Re: [PATCH 00/26] Moving global state into the repository object (part 1)

Jonathan Nieder <jrnieder@xxxxxxxxx> · Tue, 13 Feb 2018 11:26:21 -0800

Hi,

Stefan Beller wrote:

> This is a real take on the first part of the recent RFC[1].
>
> Jonathan Tan suggested[2] that "sha1_loose_object_info to handle arbitrary repositories"
> might be a good breaking point for a first part at that RFC at patch 38.
> This series is smaller and contains only 26 patches as the patches in the big
> RFC were slightly out of order.

Thanks.  This looks like a nice reviewable series, so I'm happy to see
it broken out.

[...]
> Comments in the early range of that RFC were on 003 where Junio pointed out
> that the coccinelle patch ought to be not in contrib/coccinelle, so I put it
> in a sub directory there, as 'make coccicheck' doesn't traverse subdirs.

Can you say a little more about this?  Was the problem that the
semantic patch wasn't idempotent, that it was too slow to run, or
something else?

If we're including the semantic patch for reference but never running
it, I think I'd prefer it to go in the commit message.  But if it's
useful to run then we should make it idempotent so it can go in
contrib/coccinelle.

[...]
> Duy suggested that we shall not use the repository blindly, but should carefully
> examine whether to pass on an object store or the refstore or such[4], which
> I agree with if it makes sense. This series unfortunately has an issue with that
> as I would not want to pass down the `ignore_env` flag separately from the object
> store, so I made all functions that only take the object store to have the raw
> object store as the first parameter, and others using the full repository.

I think I want to push back on this a little.

The advantage of a function taking e.g. an object_store as an argument
instead of a repository is that it increases its flexibility, since it
allows callers that do not have access to a repository to call it.  The
disadvantage is also that it increases the flexibility without any
callers benefitting from that:

 1. It ties us to assumptions from today.  If e.g. an object access in
    the future starts relying on some other information from the
    repository (e.g. its config) then we'd have to either add a
    back-pointer from the object store to its repository or add
    additional arguments for that additional data at that point.

    If all callers already have a repository, it is simpler to pass
    that repository as context so that we have the flexibility to make
    more use of it later.

 2. It complicates the caller.  Instead of consistently passing the
    same repository argument as context to functions that access that
    repository, the caller would have to pull out relevant fields like
    the object store from it.

 3. It prevents us from making opportunistic use of other information
    from the repository, such as its name for use in error messages.

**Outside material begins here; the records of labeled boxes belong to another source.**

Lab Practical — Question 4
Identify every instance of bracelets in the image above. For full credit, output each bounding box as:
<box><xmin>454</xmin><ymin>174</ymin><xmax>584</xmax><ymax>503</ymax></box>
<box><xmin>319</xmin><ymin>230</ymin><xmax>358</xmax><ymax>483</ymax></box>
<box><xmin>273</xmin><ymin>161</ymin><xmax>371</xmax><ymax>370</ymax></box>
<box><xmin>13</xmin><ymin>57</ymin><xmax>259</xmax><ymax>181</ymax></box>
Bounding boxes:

In lower-level funcitons that need to be usable by callers without a
repository (e.g. to find packfiles in an alternate) it makes sense to
not pass a repository, but without such a use case in mind I don't
think it needs to be a general goal.

To put it another way, most callers do not *care* whether they are
working with a repository's object store, ref database, or some other
aspect of the repository.  They just know they want to e.g. read an
object from this repository.

It's similar to how FILE * works: some operations rely on the buffer
the FILE * manages and some other operations only rely on the
underlying file descriptor, but using the FILE * consistently provides
a clean abstraction that generally makes life easier.

> Eric Sunshine brought up memory leaks with the RFC, and I would think to
> have plugged all holes.

Yay, thank you!

I'll try to find time to look at the patches in detail soon, but no
promises (i.e. if someone else reviews them first, then even better
;-)).

Sincerely,
Jonathan